Judeo-Spanish from the Balkans – Series 12

The Recordings by Julius Subak (1908) and Max A. Luria (1927)

Coffret de CD/DVD – Paru en 2009 dans la série Documents sonores et phonographiques de l’Académie des Sciences d’Autriche

Ce coffret de CD/DVD, comportant un livret richement documenté, contient des enregistrements historiques judéo-espagnols des Balkans. Paru en 2009 dans la série Documents sonores et phonographiques de l’Académie des Sciences d’Autriche – Collection Historique complète des années 1899 – 1950, il a été édité par Christian Liebl

Il se compose d’une part de 15 enregistrements réalisés, en 1908/1909, par Julius Subak enseignant chercheur autrichien ; et, d’autre part, de 26 autres enregistrements collectés eux, en 1927, par l’américain Max A. Luria. A noter que la visée de ces enregistrements est avant tout ethnomusicologique bien plus qu’artistique.

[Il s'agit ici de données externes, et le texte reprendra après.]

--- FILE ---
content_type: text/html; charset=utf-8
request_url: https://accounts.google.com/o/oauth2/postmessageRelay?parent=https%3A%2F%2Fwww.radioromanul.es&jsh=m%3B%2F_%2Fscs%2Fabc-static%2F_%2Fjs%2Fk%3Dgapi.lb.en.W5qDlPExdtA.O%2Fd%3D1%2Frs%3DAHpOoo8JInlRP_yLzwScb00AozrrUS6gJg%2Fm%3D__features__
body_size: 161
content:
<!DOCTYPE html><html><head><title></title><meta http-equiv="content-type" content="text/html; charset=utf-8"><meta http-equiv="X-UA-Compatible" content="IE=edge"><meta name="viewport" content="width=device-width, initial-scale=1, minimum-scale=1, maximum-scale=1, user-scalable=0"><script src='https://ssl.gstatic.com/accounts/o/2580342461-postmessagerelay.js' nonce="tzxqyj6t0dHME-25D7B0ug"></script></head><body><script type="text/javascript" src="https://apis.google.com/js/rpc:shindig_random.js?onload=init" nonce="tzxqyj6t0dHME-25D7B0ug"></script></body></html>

En 1908/1909, Julius Subak (1872-1936), enseignant chercheur, spécialiste des langues Romanes, est pressenti par la Commission des Balkans de l’Académie impériale des sciences pour effectuer des enregistrements sur le judéo-espagnol pratiqué dans les Balkans. Il récolte ainsi l’équivalent de 15 phonogrammes, qui constitueront les premiers enregistrements de judéo-espagnol (ou ladino) réalisés à des fins de recherche scientifique. Ces enregistrements contenant notamment ceux des plus grands représentants de la communauté sépharade de Sarajevo – tels que Abraham A. Cappon, se composent essentiellement de poèmes et de romances (ballades transmises de manière originelle de l’Espagne médiévale).

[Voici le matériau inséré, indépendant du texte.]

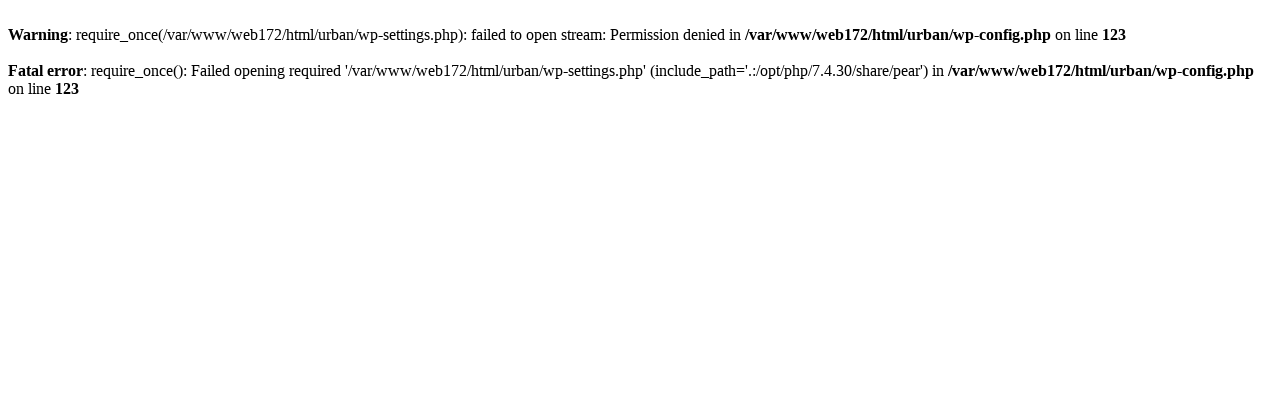

--- FILE ---
content_type: text/html; charset=UTF-8
request_url: https://urbane-erkundungen.de/bc-game-casino-review/
body_size: 248
content:
<br />
<b>Warning</b>:  require_once(/var/www/web172/html/urban/wp-settings.php): failed to open stream: Permission denied in <b>/var/www/web172/html/urban/wp-config.php</b> on line <b>123</b><br />
<br />
<b>Fatal error</b>:  require_once(): Failed opening required '/var/www/web172/html/urban/wp-settings.php' (include_path='.:/opt/php/7.4.30/share/pear') in <b>/var/www/web172/html/urban/wp-config.php</b> on line <b>123</b><br />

En 1927, l’américain Max A. Luria (1891-1966) entreprend des recherches linguistiques à Monastir (aujourd’hui Bitola, République de Macédoine du Nord) dans le cadre de sa thèse de doctorat. Il effectue au total 26 autres enregistrements composés de proverbes et de dialogues, mais surtout de nombreux konsežas (contes folkloriques), faisant revivre cette langue judéo-espagnole particulièrement conservatrice et empreinte d’authenticité.

Les contributions d’Aldina Quintana Rodríguez, d’Edwin Seroussi et de Rivka Havassy ainsi que Paloma Díaz-Mas soulignent l’importance de ces documents sonores uniques, en particulier pour la langue judéo-espagnole, mais aussi pour l’étude de la musique et de la littérature séfarades. Accompagnées des transcriptions, elles constituent un complément précieux aux témoignages sonores d’une culture autrefois florissante en voie d’extinction.